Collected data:
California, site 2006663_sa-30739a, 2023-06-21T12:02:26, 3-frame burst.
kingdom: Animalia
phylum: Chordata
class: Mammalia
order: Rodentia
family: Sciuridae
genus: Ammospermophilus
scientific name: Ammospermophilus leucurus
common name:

_TASK PROMPT:_
The full set of entries above should be given again exactly.

_COMPLETED EXERCISE:_
California, site 2006663_sa-30739a, 2023-06-21T12:02:26, 3-frame burst.
kingdom: Animalia
phylum: Chordata
class: Mammalia
order: Rodentia
family: Sciuridae
genus: Ammospermophilus
scientific name: Ammospermophilus leucurus
common name:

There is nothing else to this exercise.